**Task requirements**
The answer is the full set of records, given again exactly and without images.

START The data

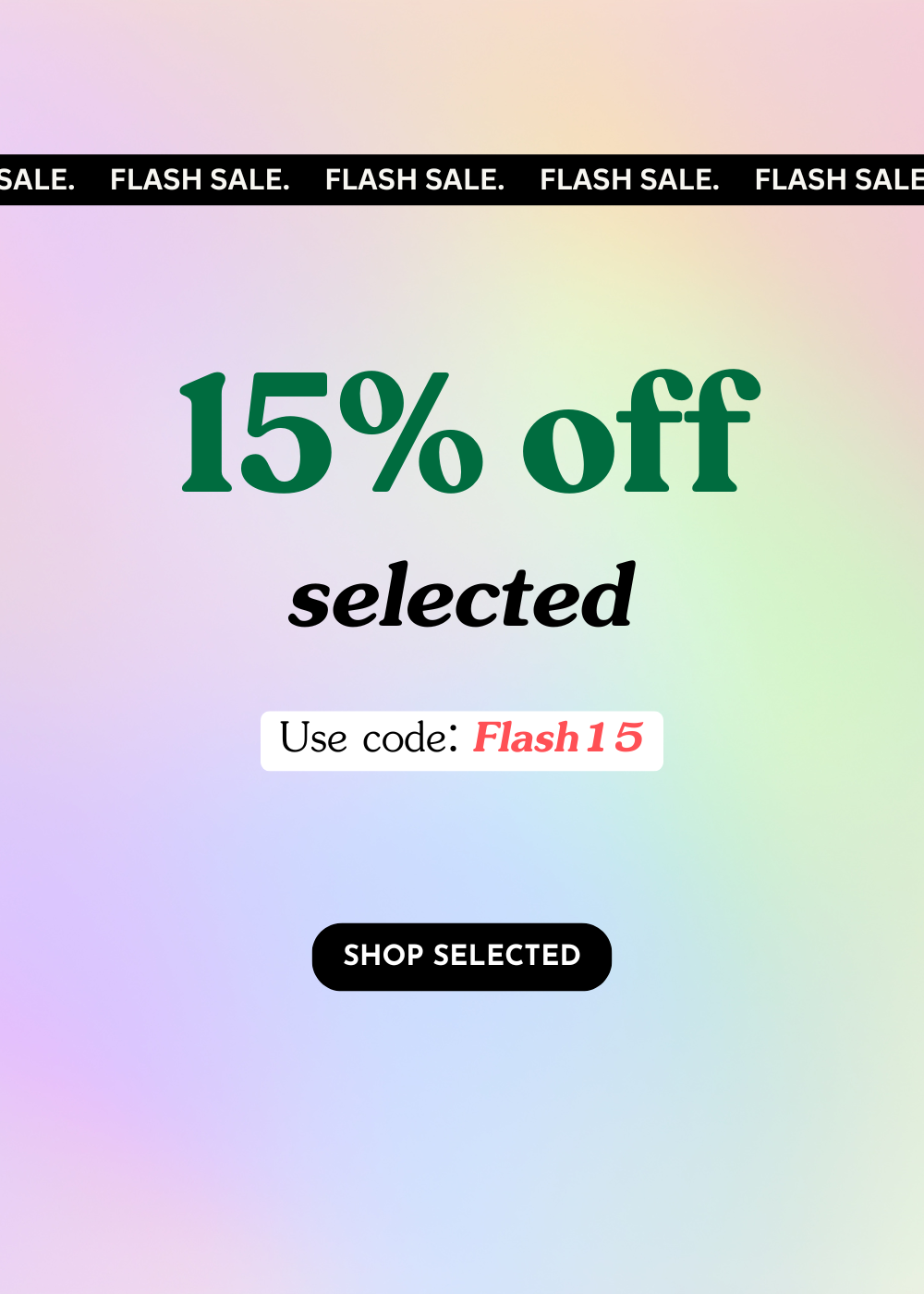 SALE. FLASH SALE. FLASH SALE. FLASH SALE. FLASH SALE

15% off

selected

Use code: Flash15

SHOP SELECTED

END The data

**Task result**
 SALE. FLASH SALE. FLASH SALE. FLASH SALE. FLASH SALE

15% off

selected

Use code: Flash15

SHOP SELECTED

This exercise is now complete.